2024
08.11

妻女殿が入院された。

らかす日誌

本日、妻女殿が入院された。前橋日赤である。病名は新型コロナウイルスによる肺炎。

妻女殿の新型コロナウイルス感染が発覚したのは7月24日であった。発熱と止まらない咳に悩まされて開業医を受診、新型コロナと分かった。
ただ、見立ては新型コロナ感染の末期、つまり寛解期だということで、抗コロナ薬は使わず、発熱にはロキソニンで対処し、あわせて咳止め薬を処方された。
熱は下がった。ところが、咳が止まらない。数日前には

「血痰が出た」

と報告を受けた。まあ、あれだけ咳が出れば気道のどこかが傷つき、血痰が出ることもあろう。だが、やや深刻ではある。
最初に処方された咳止め薬が切れ、私は妻女殿によってあの開業医に派遣された。同じ咳止め薬の処方箋を出してもらえというのである。いわれて開業医のドアを開いた私に、女医さんがいった。

「あれだけ薬を飲んで咳が止まらないのは心配だわ。他に処方する薬がないから仕方がないけど、医者としては病には効かない毒薬を処方しているような気分よ。早く大きな病院で見てもらった方がいいと思うけど」

こうして妻女殿は前橋日赤に電話をし、膠原病の定期検診の日取りを昨日に繰り上げてもらった。そう、昨日も2人で前橋日赤を訪れたのである。

事前に私は

「場合によったら、入院も考えて医者と話をしてこい」

と私の意見を伝えた。妻女殿によると、医者は

「とりあえず様子を見ましょう。あまり状態は良くないから、1週間後にまた来て下さい。その時に入院するかどうかを決めましょう。それまでの間に体調がおかしくなったら電話を下さい。場合によっては入院してもらいますから」

という趣旨を話したという。そして、処方したのは脊柱管狭窄症の薬だけだった。恐らく痛み止めである。であれば、一刻も早く服用したが良かろう。いつもは受診の翌日、私が薬局に行って大量の妻女殿向け処方薬を受け取るのだが、昨日ばかりは前橋日赤からの帰りに薬局に立ち寄り、処方薬を受け取った。

こうして今朝を迎えた。妻女殿は起き抜けに

「私、入院するわ」

とおっしゃった。昨夜も咳が止まらなかったらしい。自分で前橋日赤に電話をかけ、とりあえず救急外来に来いという返事をもらうと、入院用の荷造りをし(妻女殿は入院のプロである)、午前9時すぎに、前日と同じルートを辿って前橋日赤に行った。着いたのは10時すぎである。

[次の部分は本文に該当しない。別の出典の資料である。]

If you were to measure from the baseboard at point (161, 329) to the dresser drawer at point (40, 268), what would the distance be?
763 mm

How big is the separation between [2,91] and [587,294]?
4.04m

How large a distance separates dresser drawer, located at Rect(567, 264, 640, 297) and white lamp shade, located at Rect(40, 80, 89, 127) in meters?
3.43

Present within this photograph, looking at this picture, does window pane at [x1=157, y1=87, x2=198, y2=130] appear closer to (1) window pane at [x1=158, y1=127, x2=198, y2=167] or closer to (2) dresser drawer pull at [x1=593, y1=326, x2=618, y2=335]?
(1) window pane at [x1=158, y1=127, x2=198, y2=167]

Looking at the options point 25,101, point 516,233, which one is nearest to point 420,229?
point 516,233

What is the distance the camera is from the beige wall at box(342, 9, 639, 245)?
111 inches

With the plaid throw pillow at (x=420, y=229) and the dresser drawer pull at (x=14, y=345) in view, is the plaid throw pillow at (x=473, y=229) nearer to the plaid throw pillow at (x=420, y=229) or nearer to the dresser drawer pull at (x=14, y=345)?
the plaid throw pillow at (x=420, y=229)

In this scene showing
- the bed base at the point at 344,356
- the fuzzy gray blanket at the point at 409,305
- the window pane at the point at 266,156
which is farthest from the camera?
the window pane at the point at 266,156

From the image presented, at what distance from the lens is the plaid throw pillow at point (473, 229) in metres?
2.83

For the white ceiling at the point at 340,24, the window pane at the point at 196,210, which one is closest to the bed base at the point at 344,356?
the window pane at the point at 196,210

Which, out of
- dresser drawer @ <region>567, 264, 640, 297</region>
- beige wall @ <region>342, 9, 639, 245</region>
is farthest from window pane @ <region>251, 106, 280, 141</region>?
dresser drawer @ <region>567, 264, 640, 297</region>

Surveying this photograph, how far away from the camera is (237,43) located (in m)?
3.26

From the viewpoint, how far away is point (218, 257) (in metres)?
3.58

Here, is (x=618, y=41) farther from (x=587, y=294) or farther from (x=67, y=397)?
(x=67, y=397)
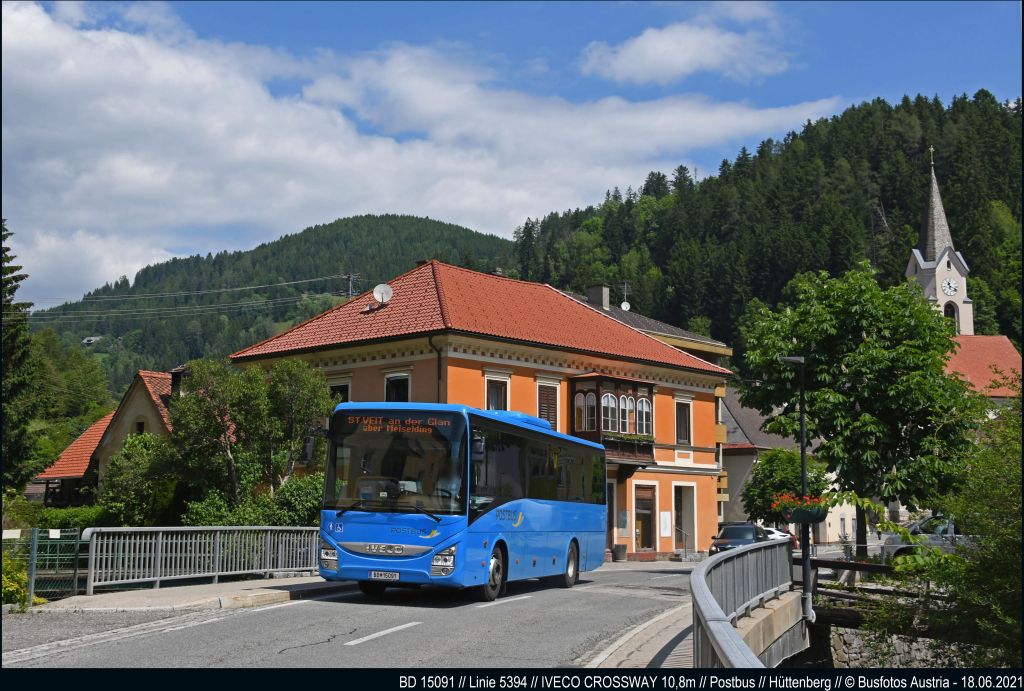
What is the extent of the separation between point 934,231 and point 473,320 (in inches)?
3343

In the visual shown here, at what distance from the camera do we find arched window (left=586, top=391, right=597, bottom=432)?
40.6 meters

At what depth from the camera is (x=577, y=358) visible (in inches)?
1623

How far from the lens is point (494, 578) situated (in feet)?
61.0

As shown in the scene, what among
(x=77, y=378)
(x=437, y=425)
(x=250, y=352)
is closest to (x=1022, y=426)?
(x=437, y=425)

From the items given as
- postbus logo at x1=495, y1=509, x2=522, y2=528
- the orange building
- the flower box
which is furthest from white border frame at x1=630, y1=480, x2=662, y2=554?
postbus logo at x1=495, y1=509, x2=522, y2=528

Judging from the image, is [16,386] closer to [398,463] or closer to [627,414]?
[627,414]

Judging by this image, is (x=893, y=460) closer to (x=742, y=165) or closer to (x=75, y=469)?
(x=75, y=469)

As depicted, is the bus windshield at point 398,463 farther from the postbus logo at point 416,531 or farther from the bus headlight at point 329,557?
the bus headlight at point 329,557

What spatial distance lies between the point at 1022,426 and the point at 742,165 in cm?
15452

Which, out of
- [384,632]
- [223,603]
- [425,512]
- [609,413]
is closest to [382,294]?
[609,413]

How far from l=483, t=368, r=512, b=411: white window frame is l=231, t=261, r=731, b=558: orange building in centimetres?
5

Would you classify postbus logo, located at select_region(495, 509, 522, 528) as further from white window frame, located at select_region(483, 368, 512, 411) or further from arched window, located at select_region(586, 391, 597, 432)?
arched window, located at select_region(586, 391, 597, 432)

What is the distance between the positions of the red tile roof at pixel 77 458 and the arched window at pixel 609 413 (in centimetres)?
2328

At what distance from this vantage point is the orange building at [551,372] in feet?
123
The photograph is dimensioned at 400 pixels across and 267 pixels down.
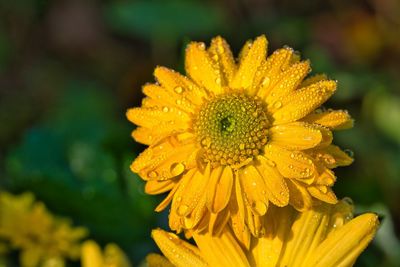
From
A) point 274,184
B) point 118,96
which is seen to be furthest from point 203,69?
point 118,96

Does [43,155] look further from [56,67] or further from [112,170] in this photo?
[56,67]

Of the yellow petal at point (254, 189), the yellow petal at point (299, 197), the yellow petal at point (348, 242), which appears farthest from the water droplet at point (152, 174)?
the yellow petal at point (348, 242)

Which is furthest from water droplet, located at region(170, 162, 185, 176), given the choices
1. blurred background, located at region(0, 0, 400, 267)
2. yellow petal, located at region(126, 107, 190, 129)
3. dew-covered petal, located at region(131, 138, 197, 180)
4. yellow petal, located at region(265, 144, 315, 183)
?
blurred background, located at region(0, 0, 400, 267)

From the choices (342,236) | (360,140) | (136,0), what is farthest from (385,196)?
(136,0)

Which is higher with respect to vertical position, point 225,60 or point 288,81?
point 225,60

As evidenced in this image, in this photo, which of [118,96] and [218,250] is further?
[118,96]

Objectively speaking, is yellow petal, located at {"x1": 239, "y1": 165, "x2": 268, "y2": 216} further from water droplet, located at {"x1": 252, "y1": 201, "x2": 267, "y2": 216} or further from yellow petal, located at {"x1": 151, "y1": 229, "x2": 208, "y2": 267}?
yellow petal, located at {"x1": 151, "y1": 229, "x2": 208, "y2": 267}

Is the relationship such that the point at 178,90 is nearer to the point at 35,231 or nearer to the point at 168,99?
the point at 168,99

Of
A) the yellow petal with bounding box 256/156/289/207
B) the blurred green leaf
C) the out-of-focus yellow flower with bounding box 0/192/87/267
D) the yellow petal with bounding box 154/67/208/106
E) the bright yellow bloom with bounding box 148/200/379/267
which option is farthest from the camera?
the blurred green leaf
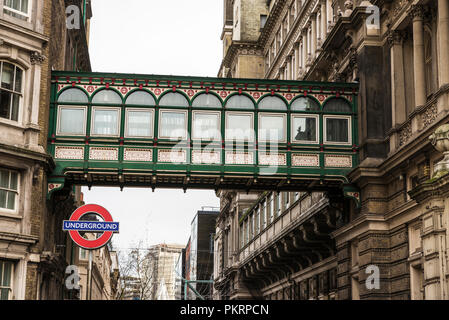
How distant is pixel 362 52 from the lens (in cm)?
2856

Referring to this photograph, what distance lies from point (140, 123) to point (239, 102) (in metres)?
3.90

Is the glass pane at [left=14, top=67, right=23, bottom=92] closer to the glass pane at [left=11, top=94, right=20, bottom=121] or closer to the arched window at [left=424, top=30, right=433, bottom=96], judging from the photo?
the glass pane at [left=11, top=94, right=20, bottom=121]

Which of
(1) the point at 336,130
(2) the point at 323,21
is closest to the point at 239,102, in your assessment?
(1) the point at 336,130

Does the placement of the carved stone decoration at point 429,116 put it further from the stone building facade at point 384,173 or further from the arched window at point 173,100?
the arched window at point 173,100

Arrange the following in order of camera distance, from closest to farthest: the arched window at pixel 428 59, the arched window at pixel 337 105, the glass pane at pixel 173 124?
the arched window at pixel 428 59, the glass pane at pixel 173 124, the arched window at pixel 337 105

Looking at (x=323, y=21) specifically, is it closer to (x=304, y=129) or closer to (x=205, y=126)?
(x=304, y=129)

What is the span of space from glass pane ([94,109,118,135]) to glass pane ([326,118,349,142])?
8115 millimetres

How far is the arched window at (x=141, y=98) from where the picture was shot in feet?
95.9

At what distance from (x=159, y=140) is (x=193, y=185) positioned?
92.3 inches

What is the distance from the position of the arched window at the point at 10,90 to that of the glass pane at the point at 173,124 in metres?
5.43

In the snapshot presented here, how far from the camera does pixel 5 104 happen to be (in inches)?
1031

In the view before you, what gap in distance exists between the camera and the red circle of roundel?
14.2 metres

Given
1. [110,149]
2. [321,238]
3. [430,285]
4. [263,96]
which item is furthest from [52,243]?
[430,285]
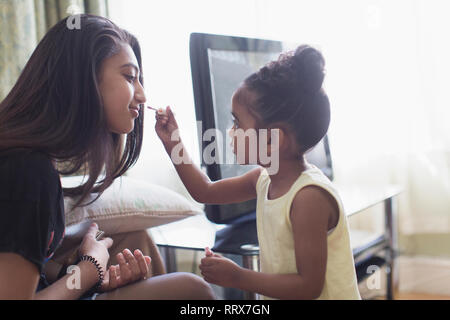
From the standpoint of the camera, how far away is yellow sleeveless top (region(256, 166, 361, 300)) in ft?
2.46

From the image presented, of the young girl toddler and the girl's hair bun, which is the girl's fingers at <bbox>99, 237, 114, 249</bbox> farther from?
the girl's hair bun

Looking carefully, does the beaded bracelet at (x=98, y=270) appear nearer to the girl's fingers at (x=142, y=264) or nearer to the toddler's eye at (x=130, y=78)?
the girl's fingers at (x=142, y=264)

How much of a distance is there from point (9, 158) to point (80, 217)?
0.37 m

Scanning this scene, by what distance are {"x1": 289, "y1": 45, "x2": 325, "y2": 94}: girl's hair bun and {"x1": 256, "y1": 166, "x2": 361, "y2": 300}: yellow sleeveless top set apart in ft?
0.47

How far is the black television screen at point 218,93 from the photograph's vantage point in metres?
1.01

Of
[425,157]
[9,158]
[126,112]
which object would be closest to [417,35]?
[425,157]

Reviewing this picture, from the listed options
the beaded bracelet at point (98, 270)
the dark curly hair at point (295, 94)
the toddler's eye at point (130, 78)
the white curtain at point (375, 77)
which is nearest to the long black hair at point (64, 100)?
the toddler's eye at point (130, 78)

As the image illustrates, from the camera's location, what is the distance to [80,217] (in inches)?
40.3

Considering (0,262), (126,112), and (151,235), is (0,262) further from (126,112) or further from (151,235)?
(151,235)

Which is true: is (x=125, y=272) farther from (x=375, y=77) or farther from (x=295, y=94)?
(x=375, y=77)

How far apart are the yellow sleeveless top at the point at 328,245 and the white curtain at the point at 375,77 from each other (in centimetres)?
86

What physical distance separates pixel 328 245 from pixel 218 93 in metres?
0.44

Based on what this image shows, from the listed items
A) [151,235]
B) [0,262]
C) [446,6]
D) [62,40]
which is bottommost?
[151,235]

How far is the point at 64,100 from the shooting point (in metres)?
0.74
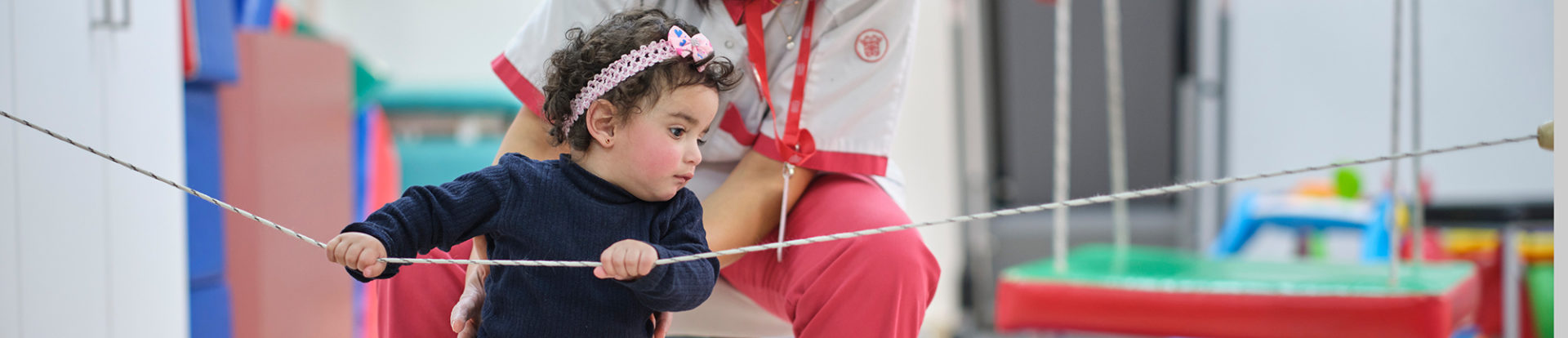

電話で話がついているのだから、すぐに入院の手続きをするのかと思っていた。しかし、そうは問屋が卸さなかった。採血、尿検査、問診、胸部レントゲン、CT撮影、と様々な手順が続き、入院が決まったのは午後1時半前である。両肺、中でも左の肺の下部に肺炎と思える影があるという。

「コロナウイルスがいま攻撃しているのか、それとも攻撃し終えて炎症が残った部分なのかは分かりませんが、いずれにしてもコロナによる肺炎です。入院していただいてこれを治療しなければなりません」

そうか、自力でコロナを退治したと思われていた妻女殿だが、そうではなかったか。膠原病で免疫抑制剤を飲み続けているから免疫力が落ちている。それも仕方ないのかも知れない。

入院。それは覚悟をしていた。でも、どれくらいの期間?

「治療にはステロイドの投与量を増やすしかありません。3〜4週間かかると思います」

えっ、20日から1ヵ月もかかるの? これは思いもよらなかった。入院してもせいぜい3,4日から長くても1週間だろう、と勝手に想像していたのである。その程度なら1人暮らしも楽しかろう。しかし、そんなに長くなるとすると、毎日の食事のメニューを考えるだけでも大変である。さて、どうしたらよかろう?

次に費用負担がある。渡された書類を見てややホッとしたのは入院費である。

「咳が出るので相部屋ではほかの人に迷惑がかかる。個室にする」

と妻女殿はおっしゃった。理屈は通っている。異を唱える隙はない。が、問題はコストだ。個室? いくらかかるの?

渡された書類を民て少し安心した。1日5500円、とあった。数万円も取る病院がある中で、前橋日赤は良心的である。
それでも、3週間で11万5500円、4週間だと15万4000円である。払えない額ではない。しかし、年金生活者には巨額の支出であることに変わりはない。

入院にかかる費用は入院費だけではない。そのほかに、当然のことながら治療費がかかる。治療と行っても様々な検査と投薬程度とみられるから治療費が膨大に膨らむことはなかろう。しかし……。

聞いてみた。

高額医療費制度の申請をしておいた方がいいでしょうか? 私は昨年、前立腺がんの治療をしたため申請済みです。しかし妻はまだ申請していないので、必要なら申請しますが」

「うーん、そうですね。でも奥様は膠原病をお持ちで、治療費は公費負担の対象になっています。今回の肺炎も、膠原病で免疫力が下がっているから重症化した、ということで公費負担の対象にできると思います。そのあたりは病院の方で最適な方策を考えますので、しばらく時間を下さい」

こうして妻女殿は病室に運び込まれ、それを見届けて私は桐生に戻った。昼食は結局抜いてしまった。前橋日赤の近くには適当な食堂がないからである。
戻る途中、スーパーのヤオコーに寄った。早速今日の夕食から自分でメニューを考えねばならない。買ったのはピーマン、鰹の片身、ステーキ肉、ベーコンなどだ。頭の中にあった夕食のメニューは、鰹の刺身野菜炒めである。その両方を食べれば腹もくちくなるのではないか? ステーキ肉は明日以降の夕食用、ベーコンは朝食のベーコンエッグ用である。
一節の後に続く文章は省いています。